Texto de estudo ->

Como transformar o “caveirão” em uma clínica veterinária

 

Entre 2006 e 2014, as oficinas de Arte sobre Azulejos foram integradas ao Programa Criança Petrobras, na Maré. Ao final de cada ano, os paineis criados pelos alunos foram permanentemente instalados nos muros do bairro, onde ainda permanecem.

 
 

Esse primeiro painel é muito simbólico, pois evidencia a capacidade, a inteligência e a inventividade das crianças frente a uma realidade de extrema violência.

Para nós, educadores, essa e outras experiências que tivemos nesse primeiro ano na Maré, com todas as turmas que trabalhamos, re-direcionou a nossa metodologia de trabalho e também a nossa vida.

Além da qualidade do conteúdo, o respeito e o amor, fundamentais em nosso ofício, aprendemos sobretudo a ouvir.

Durante todo aquele ano o caveirão foi sendo continuamente transformado. 
E nós também.

 

As primeiras oficinas de Arte sobre Azulejo, resultado da parceria entre a Azulejaria e a Redes da Maré, tiveram início em 2006 nas comunidades de Nova Holanda e Morro do Timbau.

Dados de origem ->
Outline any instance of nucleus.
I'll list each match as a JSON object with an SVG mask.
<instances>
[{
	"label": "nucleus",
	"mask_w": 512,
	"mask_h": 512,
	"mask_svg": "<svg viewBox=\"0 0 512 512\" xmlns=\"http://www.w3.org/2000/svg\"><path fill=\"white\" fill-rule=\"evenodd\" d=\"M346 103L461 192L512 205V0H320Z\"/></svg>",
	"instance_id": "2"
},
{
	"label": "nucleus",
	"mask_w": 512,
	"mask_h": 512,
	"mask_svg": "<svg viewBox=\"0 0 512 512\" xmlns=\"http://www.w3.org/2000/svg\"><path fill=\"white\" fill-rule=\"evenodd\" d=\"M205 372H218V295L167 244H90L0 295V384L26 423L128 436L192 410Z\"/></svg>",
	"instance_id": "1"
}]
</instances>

Sobre a tarefa -> Cite, do texto sobre as oficinas de azulejos na Maré, o trecho que começa em "Esse primeiro painel" e termina em "de extrema violência.".

Espaço da resposta ->
Esse primeiro painel é muito simbólico, pois evidencia a capacidade, a inteligência e a inventividade das crianças frente a uma realidade de extrema violência.